#### [QUOTED PASSAGE]
— Begin —

TIMEMARKS
Ruins
Rose Macaulay, in
her book Pleasure of Ruins, sought to penetrate to the
essence of the matter. She cited among the pleasures to be derived
from ruins a morbid satisfaction in images of decay, as well as the
historical and literary associations of the remains, and of course
less sophisticated pleasures such as looting fragments and
scratching one's initials on the ancient walls. But her sights were
set chiefly on the crumbling remnants of lost civilizations, and
the 'backward-looking dreams' deriving from the 'stunning impact of
world history on its amazed heirs'.
If one sees ruins
merely as heaps of stone, then all ruins are the same. It is our
psychological response which gives them holiness or heroism. But is
there a more deeply felt and compelling need for silence at
Fountains Abbey than at Corfe Castle only because we know that one
was a monastery and the other a fortress, or does the fine tracery
of a Gothic window inspire, of its own accord, more reverence than
a battlemented wall? Are we victims of self-hypnosis even before we
arrive, conditioned by our own expectations? What is certain is
that our reaction to ruins is highly complex.
Literary landscapes
The rich literature
of any tract of country is like an elegant multi-hued tapestry; the
weavers over the centuries have taken as their inspirational
threads the atmosphere, the sights, sounds and colours of the
countryside. In Britain, the immense and unique variety of our
landscape is vividly portrayed in the word pictures – from
the graceful gentle sweeps of Sussex Downland where Hilaire Belloc
roamed to the bleak wild mountains of Scotland, the haunts of Sir
Walter Scott.
We read the words of
Thomas Hardy and we too are experiencing the turbulent pastoral
world of his green Wessex, our green Dorset. The young William
Shakespeare knew the woodlands of Arden; here he discovered the
delicate beauty of the wild flowers, the intricate world of the
animal kingdom and where the deer could be poached with
impunity.
In more recent
times, authors too have observed their local surroundings
–often the scene would be tinged to darker tones by
industrial works. Dylan Thomas knew the tough life in the valleys
of South Wales-, the mining world of D. H. Lawrence was the East
Midlands of Nottinghamshire. And who has read the descriptions of
the Yorkshire moorland by the Brontes and not felt the desolation,
the whipping, damp west wind?

— End —

#### [PROVIDED DATA]

— Begin —

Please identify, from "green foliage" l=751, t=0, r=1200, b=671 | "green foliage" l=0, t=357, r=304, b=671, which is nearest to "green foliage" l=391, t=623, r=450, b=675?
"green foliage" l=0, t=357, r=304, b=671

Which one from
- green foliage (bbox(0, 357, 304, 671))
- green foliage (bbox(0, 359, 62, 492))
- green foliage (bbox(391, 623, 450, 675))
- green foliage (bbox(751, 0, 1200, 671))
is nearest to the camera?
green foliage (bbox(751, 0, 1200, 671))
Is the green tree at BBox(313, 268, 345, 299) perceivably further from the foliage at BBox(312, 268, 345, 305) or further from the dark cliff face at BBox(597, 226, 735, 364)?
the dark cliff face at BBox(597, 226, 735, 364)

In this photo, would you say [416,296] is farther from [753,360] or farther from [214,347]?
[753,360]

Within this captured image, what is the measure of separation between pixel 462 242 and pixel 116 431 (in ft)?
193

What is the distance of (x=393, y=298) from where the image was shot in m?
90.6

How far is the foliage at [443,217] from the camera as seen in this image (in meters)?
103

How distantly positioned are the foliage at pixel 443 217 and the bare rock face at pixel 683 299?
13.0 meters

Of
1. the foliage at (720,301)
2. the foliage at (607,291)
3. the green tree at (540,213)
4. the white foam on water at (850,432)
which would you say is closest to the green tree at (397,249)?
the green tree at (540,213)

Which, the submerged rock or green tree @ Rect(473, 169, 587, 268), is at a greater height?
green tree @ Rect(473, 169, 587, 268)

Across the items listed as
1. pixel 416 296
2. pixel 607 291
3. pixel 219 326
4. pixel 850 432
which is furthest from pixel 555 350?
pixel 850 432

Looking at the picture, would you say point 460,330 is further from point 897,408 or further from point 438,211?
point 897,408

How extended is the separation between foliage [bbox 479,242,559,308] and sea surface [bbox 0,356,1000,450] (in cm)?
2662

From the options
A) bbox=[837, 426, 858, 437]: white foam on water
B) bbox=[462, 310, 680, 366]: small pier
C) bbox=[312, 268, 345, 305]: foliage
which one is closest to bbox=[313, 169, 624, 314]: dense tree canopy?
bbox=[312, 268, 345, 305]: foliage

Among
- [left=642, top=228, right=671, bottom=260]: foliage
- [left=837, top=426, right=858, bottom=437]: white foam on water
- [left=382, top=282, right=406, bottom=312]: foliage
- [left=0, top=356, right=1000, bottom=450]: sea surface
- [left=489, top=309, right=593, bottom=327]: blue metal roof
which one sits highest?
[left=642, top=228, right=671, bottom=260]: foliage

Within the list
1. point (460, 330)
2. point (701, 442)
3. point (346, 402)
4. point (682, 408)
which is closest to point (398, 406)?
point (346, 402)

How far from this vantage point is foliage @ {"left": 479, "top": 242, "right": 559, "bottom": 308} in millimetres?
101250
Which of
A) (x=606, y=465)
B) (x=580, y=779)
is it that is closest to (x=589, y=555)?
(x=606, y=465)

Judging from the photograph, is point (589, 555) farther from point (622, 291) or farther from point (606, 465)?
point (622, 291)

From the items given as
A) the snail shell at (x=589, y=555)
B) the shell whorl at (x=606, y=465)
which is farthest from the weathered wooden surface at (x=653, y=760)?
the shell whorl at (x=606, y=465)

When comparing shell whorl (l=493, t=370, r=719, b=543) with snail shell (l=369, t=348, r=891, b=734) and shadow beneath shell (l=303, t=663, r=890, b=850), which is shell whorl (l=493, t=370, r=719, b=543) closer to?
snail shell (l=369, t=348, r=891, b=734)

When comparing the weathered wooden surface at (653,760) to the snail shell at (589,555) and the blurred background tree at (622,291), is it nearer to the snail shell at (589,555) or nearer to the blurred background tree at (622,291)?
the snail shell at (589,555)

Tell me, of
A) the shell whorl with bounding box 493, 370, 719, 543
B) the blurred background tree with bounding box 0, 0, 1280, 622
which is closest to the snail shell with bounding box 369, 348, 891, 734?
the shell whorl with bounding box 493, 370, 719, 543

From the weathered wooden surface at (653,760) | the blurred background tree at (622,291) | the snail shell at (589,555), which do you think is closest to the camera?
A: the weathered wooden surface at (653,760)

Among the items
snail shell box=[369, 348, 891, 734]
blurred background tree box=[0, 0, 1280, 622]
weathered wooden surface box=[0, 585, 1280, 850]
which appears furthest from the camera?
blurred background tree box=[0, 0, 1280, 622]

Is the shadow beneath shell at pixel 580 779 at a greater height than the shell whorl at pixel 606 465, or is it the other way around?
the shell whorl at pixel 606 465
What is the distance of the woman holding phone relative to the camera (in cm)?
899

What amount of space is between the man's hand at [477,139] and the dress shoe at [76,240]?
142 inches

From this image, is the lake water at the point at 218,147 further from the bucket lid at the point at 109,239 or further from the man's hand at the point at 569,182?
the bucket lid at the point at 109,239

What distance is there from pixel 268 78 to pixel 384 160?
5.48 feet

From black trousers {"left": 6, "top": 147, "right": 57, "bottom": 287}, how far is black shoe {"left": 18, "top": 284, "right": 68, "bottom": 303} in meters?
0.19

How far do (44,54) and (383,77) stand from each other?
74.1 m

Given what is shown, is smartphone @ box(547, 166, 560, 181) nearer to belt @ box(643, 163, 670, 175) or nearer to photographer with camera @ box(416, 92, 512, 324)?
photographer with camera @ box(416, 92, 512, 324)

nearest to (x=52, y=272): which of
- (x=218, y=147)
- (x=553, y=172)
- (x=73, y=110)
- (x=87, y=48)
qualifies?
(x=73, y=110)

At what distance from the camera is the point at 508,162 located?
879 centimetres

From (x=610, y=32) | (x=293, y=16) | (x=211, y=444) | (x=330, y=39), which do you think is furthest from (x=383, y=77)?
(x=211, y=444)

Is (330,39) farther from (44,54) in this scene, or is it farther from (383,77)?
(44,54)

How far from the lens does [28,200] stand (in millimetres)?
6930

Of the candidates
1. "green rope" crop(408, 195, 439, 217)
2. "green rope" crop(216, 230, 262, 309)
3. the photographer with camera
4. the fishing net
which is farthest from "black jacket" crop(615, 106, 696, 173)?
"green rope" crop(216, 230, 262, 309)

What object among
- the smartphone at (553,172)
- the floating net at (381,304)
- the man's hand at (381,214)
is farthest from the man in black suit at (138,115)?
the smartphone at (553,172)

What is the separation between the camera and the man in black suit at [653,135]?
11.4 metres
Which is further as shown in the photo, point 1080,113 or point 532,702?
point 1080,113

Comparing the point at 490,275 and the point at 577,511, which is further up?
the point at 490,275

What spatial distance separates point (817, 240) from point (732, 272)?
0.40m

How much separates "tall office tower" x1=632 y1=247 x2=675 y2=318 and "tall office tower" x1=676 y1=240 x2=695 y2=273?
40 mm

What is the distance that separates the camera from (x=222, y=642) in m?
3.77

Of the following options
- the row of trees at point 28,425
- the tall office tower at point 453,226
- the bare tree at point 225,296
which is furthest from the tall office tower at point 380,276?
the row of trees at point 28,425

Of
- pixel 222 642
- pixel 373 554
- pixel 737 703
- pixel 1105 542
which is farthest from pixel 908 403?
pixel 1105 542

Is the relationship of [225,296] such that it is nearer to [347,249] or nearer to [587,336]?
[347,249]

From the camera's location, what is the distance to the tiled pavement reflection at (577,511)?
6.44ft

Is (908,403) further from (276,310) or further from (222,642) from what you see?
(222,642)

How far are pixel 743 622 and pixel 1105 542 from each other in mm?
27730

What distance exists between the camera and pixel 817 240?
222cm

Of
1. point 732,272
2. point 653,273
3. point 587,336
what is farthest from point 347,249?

— End —

#### [PROBLEMS AND TASKS]
1) Name every writer mentioned in the "Literary landscapes" section of the essay on ruins and literary landscapes.
2) In the essay on ruins and literary landscapes, what gives ruins holiness or heroism?

#### [OUTPUTS IN ORDER]
1) Hilaire Belloc, Sir Walter Scott, Thomas Hardy, William Shakespeare, Dylan Thomas, D. H. Lawrence, the Brontes

2) Our psychological response gives them holiness or heroism.